John Cummings sits among sculptures of enslaved girls in his museum. Photo by Reuters.

The recently opened Whitney Plantation museum in Louisiana serves a unique purpose. It is not intended, like many others in the region, to romanticize slavery and glorify the expansive antebellum-styled homes in which the “masters” resided.

Rather, the Whitney Plantation site focuses on the enslaved people and serves as a sort of memorial to them, with life-sized sculptures of enslaved children, for example, as a prominent part of the displays.

Interestingly, the founder is a white man, John Cummings, 77, who said to Reuters, while pointing at his arm: “The idea is to have people with this color skin be educated. When you leave here you will be different.”

Cummings is a retired trial attorney from New Orleans. He became wealthy litigating huge disasters from deadly hotel fires to a sugar refinery explosion. He invested more than $7.5 million into this site, a sugar cane plantation Cummings purchased 17 years ago from an oil company that intended to redevelop it.

The Great River Road, which runs between Baton Rouge and New Orleans, features many plantation museums, all designed to magnify how well the owners of the enslaved lived.

On Cummings’ property, ceramic heads of Black enslaved men are on display.
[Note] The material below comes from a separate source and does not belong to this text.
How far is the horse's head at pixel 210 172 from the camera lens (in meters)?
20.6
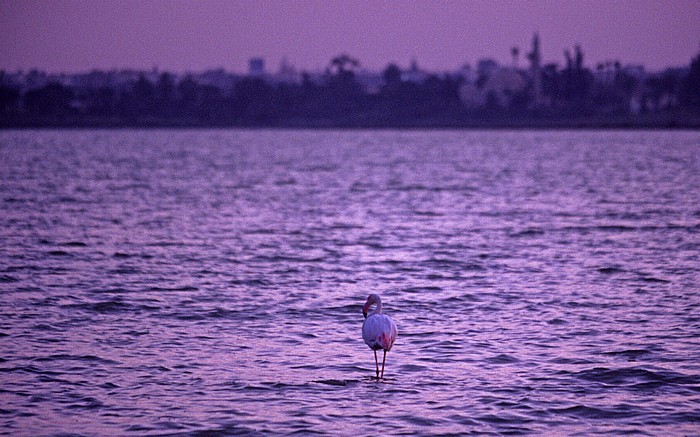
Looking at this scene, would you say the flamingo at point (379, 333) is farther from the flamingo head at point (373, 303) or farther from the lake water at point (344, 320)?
the flamingo head at point (373, 303)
There are granite slabs bearing the names of thousands of Louisiana slaves, mixed with poignant excerpts of their narratives. Just 11 minutes of the two-hour tour is given to the home of the German-American masters who lived there.

Scenes from Django, the 2012 Quentin Tarantino film, were shot on and around the extensive lands.

Sixty ceramic sculptures of Black men’s heads on spikes will commemorate a nearby 1811 slave revolt—often called as the largest in U.S. history—when it opens later this year. The revolt ended in mass beheadings. Hence, the nature of the display.

A Black congregation donated an old church, and inside it are 30 terra cotta sculptures of slave children without eyes, in the style of death masks.

Hovering above is a bust of Pope Nicholas V, whose 15th century edicts sanctioned the Portuguese to enslave Africans.

There are seven wooden slave shacks that line the rear of the main house, two of them original to the property and all of them without even a chair.

The intent of these displays is to “help the whites understand how Blacks might carry anger and resentment with them,” said Ferdinand Gaines Jr., pastor of First Antioch Baptist Church, which donated its old church building to the plantation.

Additionally, the museum helps remind Black people that “we did come out of slavery but it wasn’t all because of black power and black ingenuity,” Gaines said. “There were whites even back then who were supportive of liberating Black people.”

Cummings said he’s creating an on-site institute to further the study of slavery and plans to restore a cluster of guest houses for visiting scholars.